Data Protection and Privacy
Introduction
Legislation in various parts of the world – such as the General Data Protection Regulation (GDPR) of the European Union (EU) - specifies that personal data cannot be collected and processed without a person’s consent or other legitimate basis, and that organizations are responsible for protecting personal data that is entrusted to them. The concept of personal data typically covers details that can be used to identify a person, such as the person's name, email address or IP address.
Note:
In the different countries of the EU, the GDPR may be known under another, language-specific name. For example, it known as the Datenschutz-Grundverordnung (DSGVO) in Germany and as Règlement Général sur la Protection des Données (RGPD) in France.
Universal Messaging includes personal data such as user names, and client IP addresses / host names in the logs. Universal Messaging includes personal data in logs for purposes of auditing, monitoring activity with the server, and diagnosing and correcting problems.
Universal Messaging is a middleware platform on which customers build their own applications. Most of the data handled by Universal Messaging is arbitrary customer-defined data whose meaning is defined by the customer who developed the application. Some of that customer-defined data may qualify as personal data, so if you are developing applications on the Universal Messaging platform, you should be careful to ensure compliance with laws related to that data.
If Software AG support personnel request you to send diagnostic data such as operational logs for the purposes of diagnosing product issues, and if this diagnostic data contains personal data, you should be aware that Software AG has GDPR processes in place to ensure that data is held securely and deleted when no longer needed.
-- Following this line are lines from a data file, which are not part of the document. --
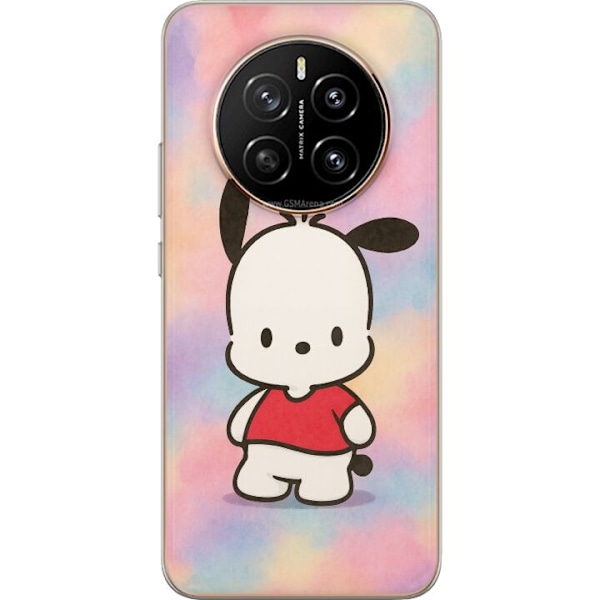 Honor Magic7 Läpinäkyvä kuori Kawaii Sanrio Pochacco
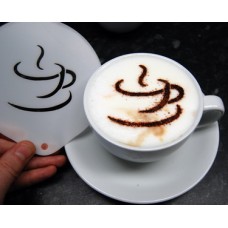 Coffee Stencils - Coffee Cup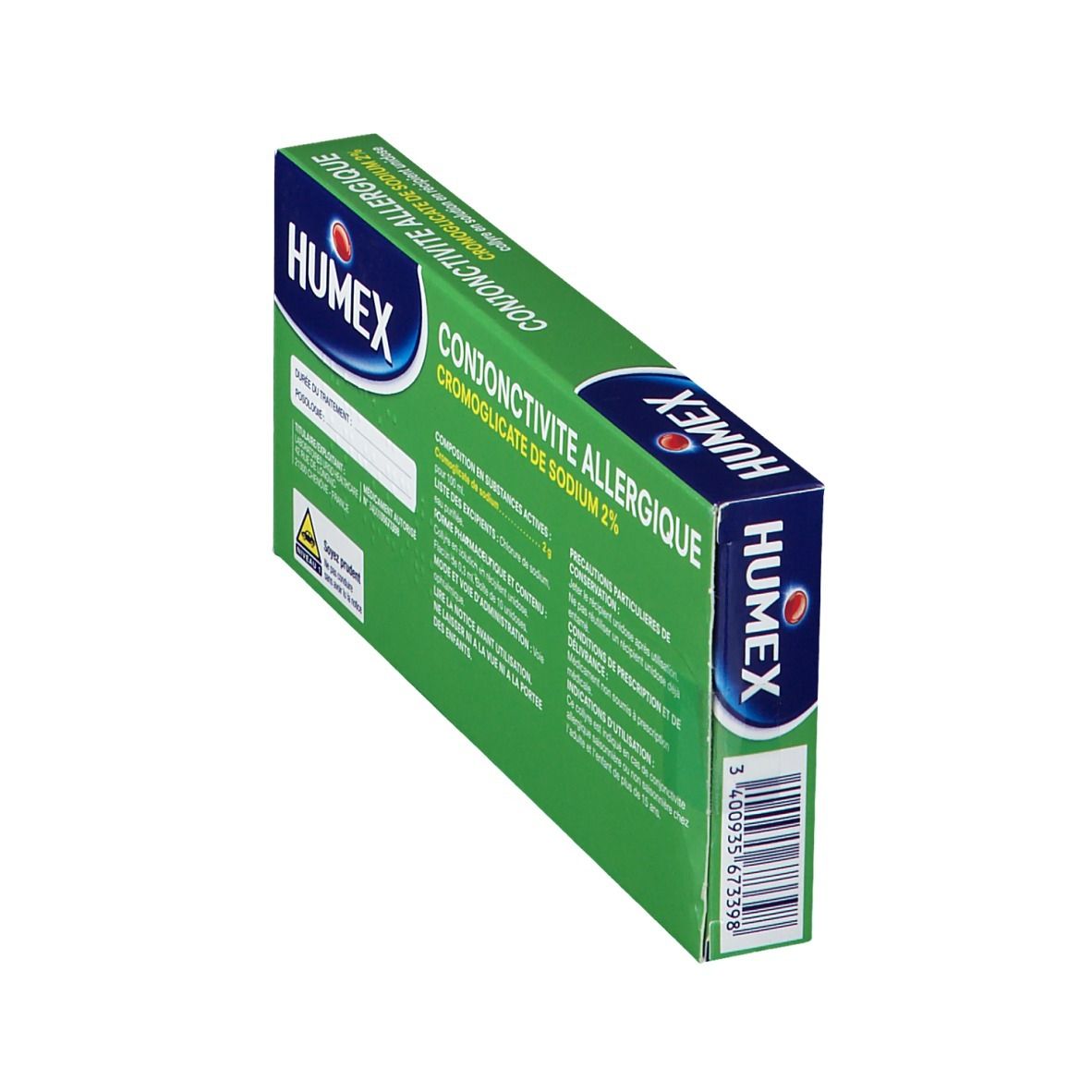 Humex Conjonctivite Allergique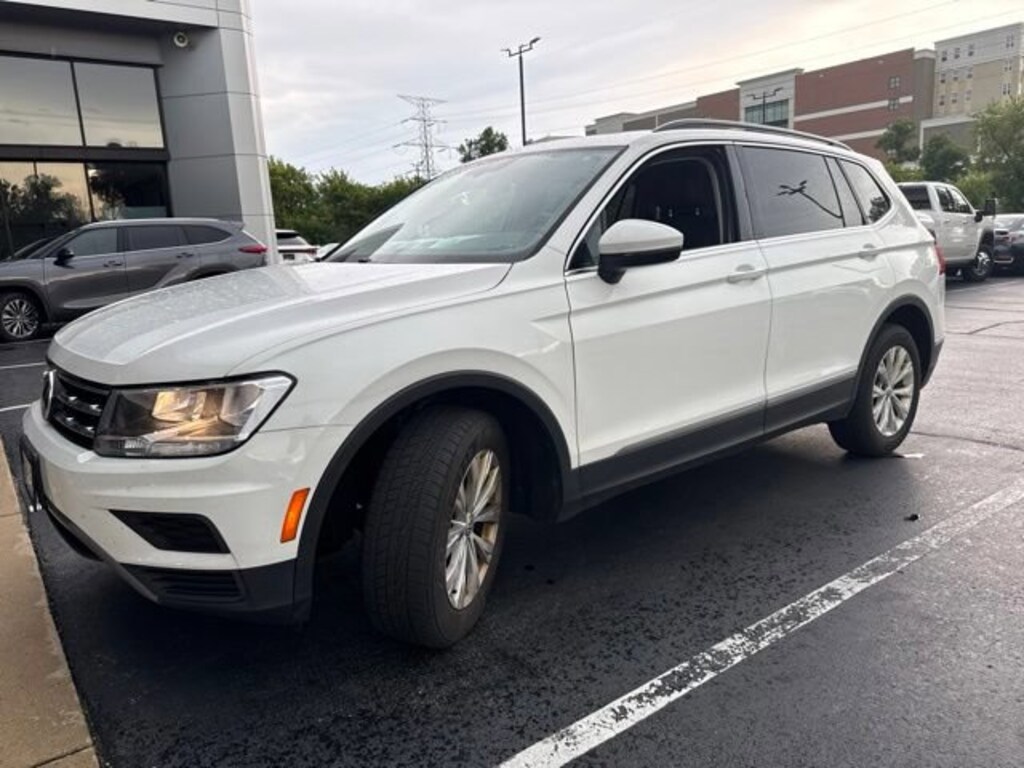 Used 2018 Volkswagen Tiguan 2.0T SE 4motion SUV
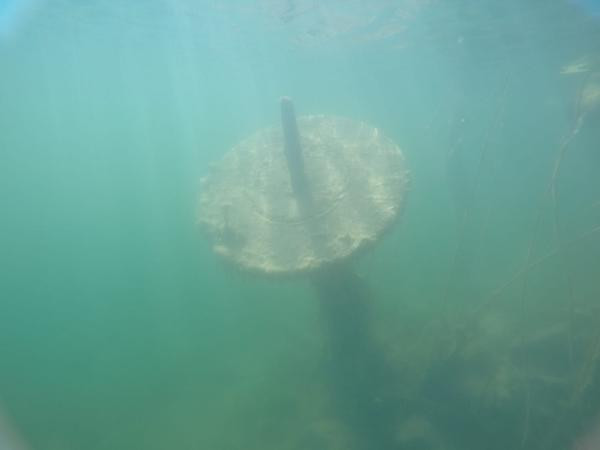 Gaga Gölü'ndeki su altı araştırmasında kilise kalıntıları bulundu - Resim : 1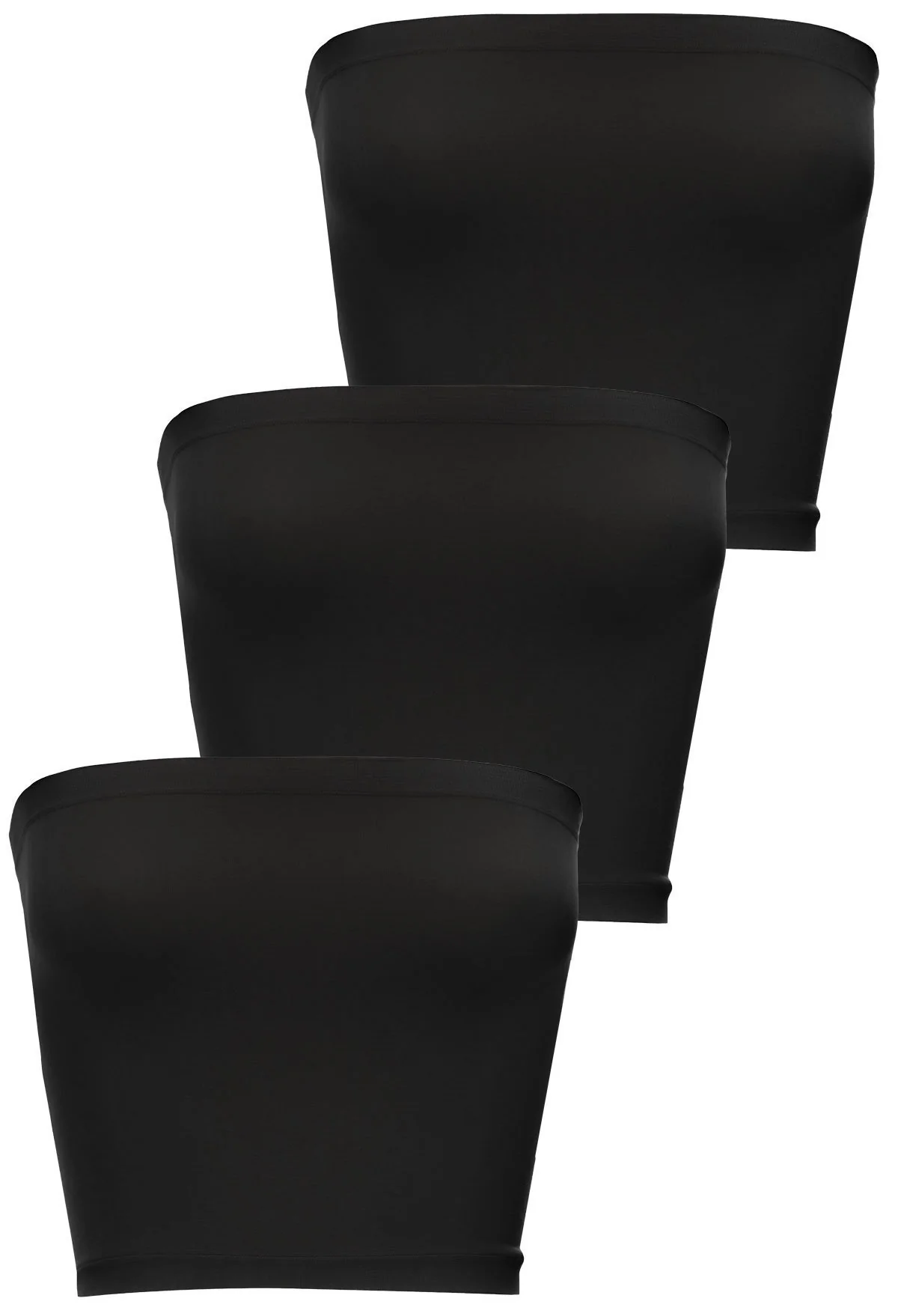 Mini Strapless Tube Top/Skirt - 3 Pack - Image 17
Summary of Log Files used by Universal Messaging
Universal Messaging uses the log files described in the following table. The log files can contain personal data associated with a current activity, such as a user ID and client IP address. The length of time that a Universal Messaging server stores log data depends on the log.
Log | |
standard server log file | The log file is named nirvana.log and resides in the server/<RealmServerName>/data directory. The data remains there for as long as the log file is retained. When using the default Universal Messaging logger, the log file policy is defined by the DefaultLogSize realm server property which defines the maximum size of the log file, and the RolledLogFileDepth realm server property, which defines the number of log files to keep if log rolling is activated. The personal data can be removed by either manually removing lines from the file, or deleting a log file altogether. |
audit log file | The audit log file is named NirvanaAudit.mem and resides in the server/<RealmServerName>/data/RealmSpecific directory. The data remains in the audit log file for as long as the file exists. There is no mechanism to partially remove data from this log file. The only way to remove the personal data is by deleting the NirvanaAudit.mem file. |
Ad-hoc creation of data collections
In addition to standard operational data that is collected by Universal Messaging, some data can be collected on an ad-hoc basis by the Universal Messaging administrator. Such ad-hoc data is typically written to a location on your file system.
Examples are:
Realm Information Collector
The files collected by the Realm Information Collector tool can include files that may contain personal data related to messages that are being handled by the server.
Exported Realm Configuration File
When you export a realm's configuration to an XML file for a later re-import, the XML file can contain personal data, such as user IDs and client IPs related to ACL permissions for accessing realm components.
Heap Dump
A heap dump (which Software AG may request you to generate for the purpose of diagnosing problems) may contain personal data related to messages that are being handled by the server, or the server's log files.
Protecting and erasing data from log files
As there are many situations in which user names, IP addresses or events containing personal data may be logged, including by customer-provided plug-ins and third-party libraries, it is not practical to enumerate all of the log messages that may contain such data, or the set of categories they may be logged under.
Log files are formatted for reading by human system administrators (not machines), so rectification of data contained within them does not make sense, and erasure of data for individual persons is not practical. The retention of complete information in log files also serves an important and legitimate purpose, in providing a security audit trail, and the ability to diagnose and fix accidental or unlawful events compromising the availability, integrity or confidentiality of the application and personal data it contains.
For these reasons, the recommended approach to protecting personal data in log files is to regularly rotate the logs (also termed log rolling) in cases where log rotation is activated, and archive the old log files to a secured location protected by encryption.